Problem: Your response to the data below should hold nothing except the lines from the one containing "Muhd Roslin Hashim" down to the one containing "Poster Despicable Me", reproduced exactly and without pictures.

Material provided:

============================================================

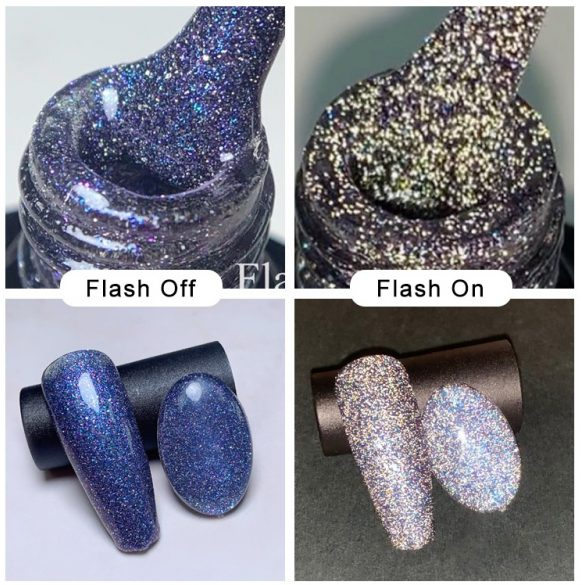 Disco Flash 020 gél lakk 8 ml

============================================================

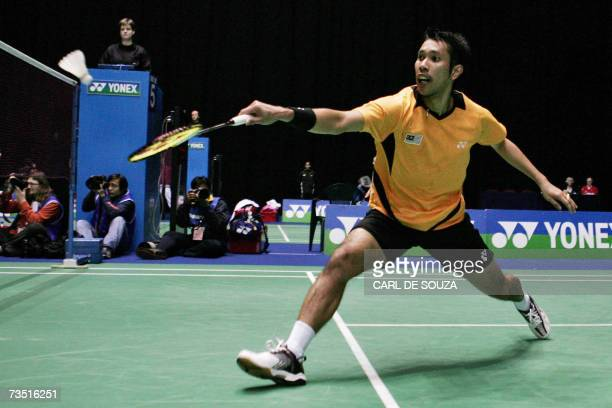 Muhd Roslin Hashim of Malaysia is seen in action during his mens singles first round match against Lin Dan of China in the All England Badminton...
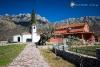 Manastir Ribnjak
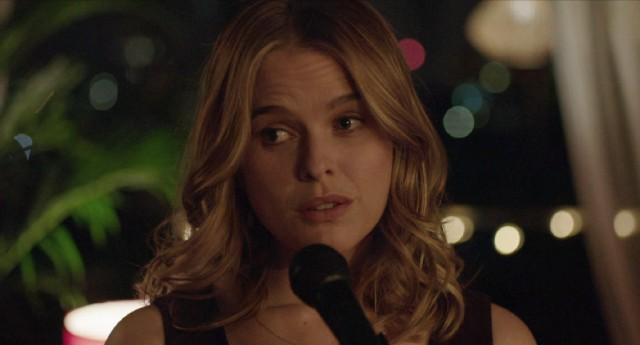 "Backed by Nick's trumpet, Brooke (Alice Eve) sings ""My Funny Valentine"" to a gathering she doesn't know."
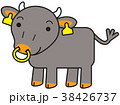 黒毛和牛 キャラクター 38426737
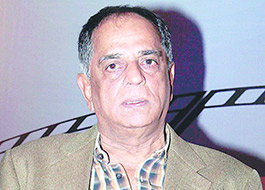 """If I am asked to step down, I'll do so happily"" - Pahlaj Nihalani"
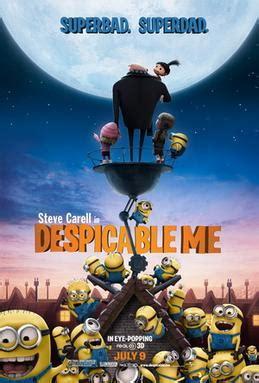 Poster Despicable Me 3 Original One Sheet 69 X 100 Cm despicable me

============================================================

Answer space:
 Muhd Roslin Hashim of Malaysia is seen in action during his mens singles first round match against Lin Dan of China in the All England Badminton...
 Manastir Ribnjak
 "Backed by Nick's trumpet, Brooke (Alice Eve) sings ""My Funny Valentine"" to a gathering she doesn't know."
 黒毛和牛 キャラクター 38426737
 """If I am asked to step down, I'll do so happily"" - Pahlaj Nihalani"
 Poster Despicable Me 3 Original One Sheet 69 X 100 Cm despicable me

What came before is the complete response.